## Work to do:
1. Decide whether each statement below agrees with the Historicism and Islam thread. For each, answer yes or no and quote the words of the thread that decide it.
(a) The thread says historicists take the 5th trumpet to refer to the Turks.
(b) The thread dates the rise and spread of Islam to 630-786 AD.
(c) The thread points to writings by Dr. F. Nigel Lee on Islam per Calvin, Luther and the Bible.
2. Carry the Historicism and Islam thread on from the point where it stops.

## Document text:

▼

# Historicism and Islam



## Scott (Jan 26, 2005)

According to historicism, what is the role of Islam in the future?


----------



## VirginiaHuguenot (Jan 26, 2005)

I'm not sure I know the answer to the question of Islam's role in the future according to historicist interpretation, except to affirm that the light of gosel shall prevail in what are now dark Muslim lands, and that every tongue and every tribe shall confess that Jesus Christ is Lord. This the postmillennial teaching generally. 

Historicists generally interpret Islam's rise in light of one of the Seven Trumpets of Revelation: 



> 5. Army of Demon Locusts - Rise and spread of Islam 630-786 AD
> 
> All Historicists believe the 5th trumpet (Rev. 9: 1-6) refers to the golden age of the Arabs with the emergence of Islam under Mohammed, and the 6th trumpet (Rev. 9: 13-15) refers to the Turks.



Source: http://www.geocities.com/ke_solutions/Tidbits/historicism.htm

See also the writings of Dr. F. Nigel Lee on Islam per Calvin, Luther and the Bible:

http://www.dr-fnlee.org/docs6/calvislam/calvislam.html

http://www.dr-fnlee.org/docs/loiatp/loiatp.html

http://www.dr-fnlee.org/docs/iitb/iitb.html


----------



## Scott (Jan 26, 2005)

▲

## Supplied material:
▼

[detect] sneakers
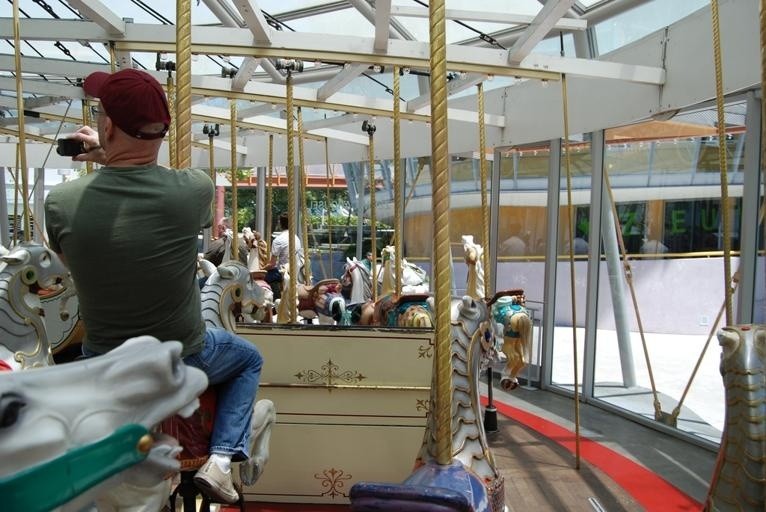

▲

## Solved tasks:
1.
(a) No: "the 6th trumpet (Rev. 9: 13-15) refers to the Turks."
(b) Yes: "Rise and spread of Islam 630-786 AD"
(c) Yes: "See also the writings of Dr. F. Nigel Lee on Islam per Calvin, Luther and the Bible"

2.
As I recall, Jonathan Edwards, taking a historicist position, argued for a coming religious battle in which the papacy, Isalm, and something else would join together. As I recall, Isalm was one of the "frogs" here:




> 12The sixth angel poured out his bowl on the great river Euphrates, and its water was dried up to prepare the way for the kings from the East. 13Then I saw three evil[a] spirits that looked like frogs; they came out of the mouth of the dragon, out of the mouth of the beast and out of the mouth of the false prophet. 14They are spirits of demons performing miraculous signs, and they go out to the kings of the whole world, to gather them for the battle on the great day of God Almighty.



[Edited on 1-26-2005 by Scott]


----------



## VirginiaHuguenot (Jan 26, 2005)

That's intriguing. Do you know where Edwards wrote about that? I am guessing his History of the Work of Redemption, but I don't see it there so far.

[Edited on 26-1-2005 by VirginiaHuguenot]


----------



## Scott (Jan 26, 2005)

Yeah, it was:

Edwards, Jonathan, Apocalyptic writings.
Publisher: Yale University Press, 
Pub Date: 1977.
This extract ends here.